** start of THE INPUT **

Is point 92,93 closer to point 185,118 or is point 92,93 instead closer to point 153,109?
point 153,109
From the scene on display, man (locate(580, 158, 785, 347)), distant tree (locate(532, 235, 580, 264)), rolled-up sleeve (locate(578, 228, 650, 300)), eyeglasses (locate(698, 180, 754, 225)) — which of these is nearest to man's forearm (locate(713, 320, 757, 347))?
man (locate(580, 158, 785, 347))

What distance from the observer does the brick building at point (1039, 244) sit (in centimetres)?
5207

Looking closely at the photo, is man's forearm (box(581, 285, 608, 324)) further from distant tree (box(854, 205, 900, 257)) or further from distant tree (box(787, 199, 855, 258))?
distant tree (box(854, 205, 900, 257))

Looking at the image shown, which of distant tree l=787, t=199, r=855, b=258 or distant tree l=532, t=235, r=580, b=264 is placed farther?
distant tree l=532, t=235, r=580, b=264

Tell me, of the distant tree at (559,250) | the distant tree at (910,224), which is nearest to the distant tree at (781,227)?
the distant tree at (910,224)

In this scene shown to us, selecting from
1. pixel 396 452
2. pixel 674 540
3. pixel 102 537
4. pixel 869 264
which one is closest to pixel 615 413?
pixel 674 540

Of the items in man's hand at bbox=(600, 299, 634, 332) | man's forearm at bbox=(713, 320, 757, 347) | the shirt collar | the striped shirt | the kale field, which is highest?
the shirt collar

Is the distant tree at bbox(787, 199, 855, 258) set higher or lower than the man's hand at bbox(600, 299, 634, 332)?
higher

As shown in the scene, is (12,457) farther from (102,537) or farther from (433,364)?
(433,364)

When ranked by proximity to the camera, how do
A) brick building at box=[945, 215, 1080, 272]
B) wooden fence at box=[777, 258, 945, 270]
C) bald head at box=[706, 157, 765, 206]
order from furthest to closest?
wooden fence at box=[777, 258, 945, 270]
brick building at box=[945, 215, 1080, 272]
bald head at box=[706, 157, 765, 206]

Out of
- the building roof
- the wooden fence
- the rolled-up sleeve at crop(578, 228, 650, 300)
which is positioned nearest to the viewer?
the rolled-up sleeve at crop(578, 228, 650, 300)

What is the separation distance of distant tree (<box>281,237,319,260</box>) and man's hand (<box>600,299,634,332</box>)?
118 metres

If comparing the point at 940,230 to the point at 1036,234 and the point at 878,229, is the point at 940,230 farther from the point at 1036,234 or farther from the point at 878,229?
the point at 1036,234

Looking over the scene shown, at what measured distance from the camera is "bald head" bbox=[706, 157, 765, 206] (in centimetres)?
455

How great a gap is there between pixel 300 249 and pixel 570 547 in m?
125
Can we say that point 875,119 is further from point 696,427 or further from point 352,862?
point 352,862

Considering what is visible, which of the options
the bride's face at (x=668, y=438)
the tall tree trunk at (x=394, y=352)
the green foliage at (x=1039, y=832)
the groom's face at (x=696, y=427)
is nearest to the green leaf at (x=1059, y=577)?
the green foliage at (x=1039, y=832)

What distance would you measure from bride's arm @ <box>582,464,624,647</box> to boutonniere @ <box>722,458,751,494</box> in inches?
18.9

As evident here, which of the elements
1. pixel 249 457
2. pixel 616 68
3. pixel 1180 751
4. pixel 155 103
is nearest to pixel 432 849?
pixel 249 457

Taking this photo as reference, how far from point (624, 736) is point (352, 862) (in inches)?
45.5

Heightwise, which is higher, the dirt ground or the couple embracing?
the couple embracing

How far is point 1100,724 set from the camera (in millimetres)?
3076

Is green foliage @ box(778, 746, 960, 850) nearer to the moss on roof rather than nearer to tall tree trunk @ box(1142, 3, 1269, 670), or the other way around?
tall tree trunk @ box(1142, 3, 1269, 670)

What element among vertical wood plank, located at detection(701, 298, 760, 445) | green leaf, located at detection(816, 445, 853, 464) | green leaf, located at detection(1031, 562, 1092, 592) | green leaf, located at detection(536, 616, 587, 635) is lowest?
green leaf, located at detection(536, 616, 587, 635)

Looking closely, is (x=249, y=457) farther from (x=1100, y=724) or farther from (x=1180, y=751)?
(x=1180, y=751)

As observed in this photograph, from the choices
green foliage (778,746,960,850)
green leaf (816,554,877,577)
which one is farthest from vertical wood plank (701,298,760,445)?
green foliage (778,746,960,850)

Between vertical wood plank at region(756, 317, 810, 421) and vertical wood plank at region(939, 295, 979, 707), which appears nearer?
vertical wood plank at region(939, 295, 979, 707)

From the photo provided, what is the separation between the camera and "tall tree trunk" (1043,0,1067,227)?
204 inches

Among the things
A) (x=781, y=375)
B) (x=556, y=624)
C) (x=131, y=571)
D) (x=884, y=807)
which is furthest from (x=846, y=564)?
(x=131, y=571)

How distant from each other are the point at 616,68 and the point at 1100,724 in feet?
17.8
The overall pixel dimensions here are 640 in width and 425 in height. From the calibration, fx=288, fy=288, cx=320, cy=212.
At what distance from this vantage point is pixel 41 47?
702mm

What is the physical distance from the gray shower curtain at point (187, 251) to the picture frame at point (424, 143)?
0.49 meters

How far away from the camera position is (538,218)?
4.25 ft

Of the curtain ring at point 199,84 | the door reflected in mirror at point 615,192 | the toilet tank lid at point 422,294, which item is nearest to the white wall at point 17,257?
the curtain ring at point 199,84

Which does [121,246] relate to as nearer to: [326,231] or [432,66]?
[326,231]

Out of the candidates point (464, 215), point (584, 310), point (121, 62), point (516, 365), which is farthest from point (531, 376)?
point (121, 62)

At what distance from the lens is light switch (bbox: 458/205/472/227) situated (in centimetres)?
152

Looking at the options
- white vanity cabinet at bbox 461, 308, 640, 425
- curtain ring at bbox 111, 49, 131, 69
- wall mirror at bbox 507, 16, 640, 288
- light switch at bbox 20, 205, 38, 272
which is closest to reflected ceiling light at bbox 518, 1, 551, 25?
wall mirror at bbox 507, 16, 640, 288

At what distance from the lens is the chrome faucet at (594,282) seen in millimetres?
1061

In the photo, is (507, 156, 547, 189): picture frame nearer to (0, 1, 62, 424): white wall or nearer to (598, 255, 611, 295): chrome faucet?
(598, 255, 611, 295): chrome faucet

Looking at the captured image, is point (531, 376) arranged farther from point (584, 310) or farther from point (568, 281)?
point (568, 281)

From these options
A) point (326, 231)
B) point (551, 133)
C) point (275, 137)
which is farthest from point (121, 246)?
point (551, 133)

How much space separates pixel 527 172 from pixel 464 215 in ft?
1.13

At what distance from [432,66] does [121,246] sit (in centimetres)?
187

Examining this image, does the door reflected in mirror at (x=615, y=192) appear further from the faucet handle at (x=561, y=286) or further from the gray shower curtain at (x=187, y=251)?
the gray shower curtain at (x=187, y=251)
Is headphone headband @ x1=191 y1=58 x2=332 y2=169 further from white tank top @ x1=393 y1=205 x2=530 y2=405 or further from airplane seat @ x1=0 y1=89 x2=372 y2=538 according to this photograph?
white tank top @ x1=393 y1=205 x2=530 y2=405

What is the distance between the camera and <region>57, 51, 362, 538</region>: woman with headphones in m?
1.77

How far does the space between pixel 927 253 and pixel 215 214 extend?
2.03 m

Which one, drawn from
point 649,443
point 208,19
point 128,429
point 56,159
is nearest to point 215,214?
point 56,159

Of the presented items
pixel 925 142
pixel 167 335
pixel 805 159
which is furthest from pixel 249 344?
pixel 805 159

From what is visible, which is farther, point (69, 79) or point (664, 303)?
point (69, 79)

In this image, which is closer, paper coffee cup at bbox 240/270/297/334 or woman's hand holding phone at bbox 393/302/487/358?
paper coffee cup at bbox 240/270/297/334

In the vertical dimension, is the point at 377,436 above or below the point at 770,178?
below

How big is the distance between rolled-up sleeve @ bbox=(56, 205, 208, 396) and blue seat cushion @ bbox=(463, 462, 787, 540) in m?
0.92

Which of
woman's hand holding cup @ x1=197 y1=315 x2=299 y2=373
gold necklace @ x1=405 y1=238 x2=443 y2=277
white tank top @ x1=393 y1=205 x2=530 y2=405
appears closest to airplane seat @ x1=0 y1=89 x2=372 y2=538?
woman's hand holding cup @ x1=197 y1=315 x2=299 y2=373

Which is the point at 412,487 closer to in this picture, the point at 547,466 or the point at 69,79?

** end of THE INPUT **

* _TASK STATEMENT_: Using the material above, extract the line that contains "In the vertical" and every line after it, exactly as given; stop at the last line.

* _RESPONSE FOR THIS EXERCISE_:
In the vertical dimension, is the point at 377,436 above or below the point at 770,178?
below

How big is the distance between rolled-up sleeve @ bbox=(56, 205, 208, 396) and blue seat cushion @ bbox=(463, 462, 787, 540) in m?
0.92

Which of
woman's hand holding cup @ x1=197 y1=315 x2=299 y2=373
gold necklace @ x1=405 y1=238 x2=443 y2=277
white tank top @ x1=393 y1=205 x2=530 y2=405
appears closest to airplane seat @ x1=0 y1=89 x2=372 y2=538?
woman's hand holding cup @ x1=197 y1=315 x2=299 y2=373

Which is the point at 412,487 closer to in this picture, the point at 547,466 or the point at 69,79?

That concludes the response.